Demorei um tempo para compreender o que aquele lugar era.
Ninguém, além de mim, cruzava a porta entreaberta durante as horas diárias em
que eu estava lá. Era uma experiência solitária. Um encontro comigo mesmo. Uma
visita aos meus pensamentos, sentimentos e interpretações do mundo.
Pensei em quanto tempo aquele lugar existia para que tantos livros
escritos por caminhantes solitários como eu ocupassem as estantes.

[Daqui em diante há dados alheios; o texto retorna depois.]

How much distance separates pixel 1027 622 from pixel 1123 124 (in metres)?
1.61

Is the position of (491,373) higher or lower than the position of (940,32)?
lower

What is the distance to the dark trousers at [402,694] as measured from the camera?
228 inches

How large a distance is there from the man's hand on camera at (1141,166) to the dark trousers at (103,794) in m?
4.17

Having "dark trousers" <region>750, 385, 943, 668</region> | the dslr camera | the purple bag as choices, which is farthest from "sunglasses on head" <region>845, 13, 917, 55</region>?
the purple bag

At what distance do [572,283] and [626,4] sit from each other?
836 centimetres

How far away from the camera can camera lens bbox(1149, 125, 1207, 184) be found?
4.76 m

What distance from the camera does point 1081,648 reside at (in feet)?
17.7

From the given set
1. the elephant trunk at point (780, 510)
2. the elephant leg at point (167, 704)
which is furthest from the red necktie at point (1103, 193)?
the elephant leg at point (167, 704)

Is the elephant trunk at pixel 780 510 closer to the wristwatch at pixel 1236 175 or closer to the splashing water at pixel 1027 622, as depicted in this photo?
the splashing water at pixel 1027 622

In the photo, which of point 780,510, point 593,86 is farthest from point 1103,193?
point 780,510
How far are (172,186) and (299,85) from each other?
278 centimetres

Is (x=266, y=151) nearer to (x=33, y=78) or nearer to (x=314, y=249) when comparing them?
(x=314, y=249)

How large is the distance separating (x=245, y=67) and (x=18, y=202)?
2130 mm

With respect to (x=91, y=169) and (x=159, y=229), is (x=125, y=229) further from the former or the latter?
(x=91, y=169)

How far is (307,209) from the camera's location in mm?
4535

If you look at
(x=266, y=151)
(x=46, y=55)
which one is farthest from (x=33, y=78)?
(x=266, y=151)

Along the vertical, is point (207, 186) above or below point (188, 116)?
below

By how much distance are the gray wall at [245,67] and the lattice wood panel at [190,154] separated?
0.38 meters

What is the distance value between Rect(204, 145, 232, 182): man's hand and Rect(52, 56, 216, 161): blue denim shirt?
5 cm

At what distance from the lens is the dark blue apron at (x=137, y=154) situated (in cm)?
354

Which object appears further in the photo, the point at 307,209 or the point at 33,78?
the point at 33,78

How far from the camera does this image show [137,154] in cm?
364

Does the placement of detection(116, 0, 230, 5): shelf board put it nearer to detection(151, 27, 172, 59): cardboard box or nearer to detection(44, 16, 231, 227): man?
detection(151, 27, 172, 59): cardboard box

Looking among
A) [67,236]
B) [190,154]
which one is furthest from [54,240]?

Mais de um
século, certamente.
Naqueles dias em que frequentei a livraria, em apenas
duas ocasiões encontrei outra pessoa lá. Na primeira delas, uma moça na casa
dos 20 anos, não mais do que isso, estava sentada no chão, com uma das velas na
mão direita, e um dos livros na esquerda. Silenciosamente, lia movendo os
lábios. Passei ao seu lado, mas acho que ela não notou a minha presença.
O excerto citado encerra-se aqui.